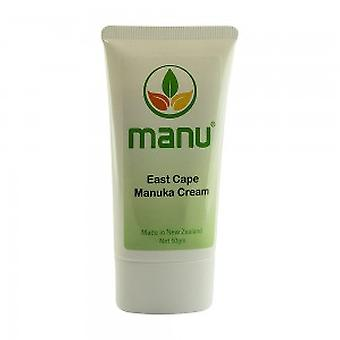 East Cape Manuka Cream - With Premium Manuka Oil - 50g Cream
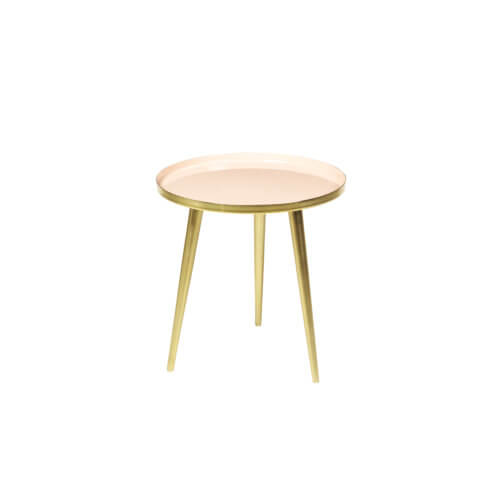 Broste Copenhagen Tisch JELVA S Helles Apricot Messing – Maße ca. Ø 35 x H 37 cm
==
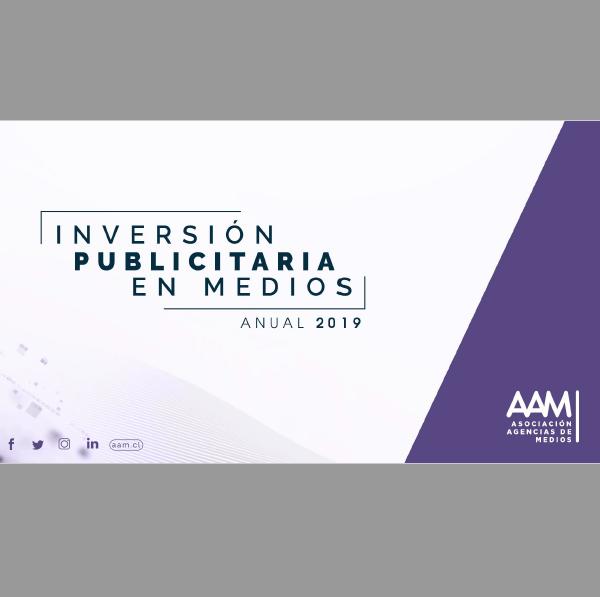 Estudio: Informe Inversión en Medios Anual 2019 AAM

* Instructions for the task
Taking the entries above, copy word for word the lines from the one with "East Cape Manuka" up to and including the one with "Broste Copenhagen Tisch", without any picture.

* Your response
 East Cape Manuka Cream - With Premium Manuka Oil - 50g Cream
 Broste Copenhagen Tisch JELVA S Helles Apricot Messing – Maße ca. Ø 35 x H 37 cm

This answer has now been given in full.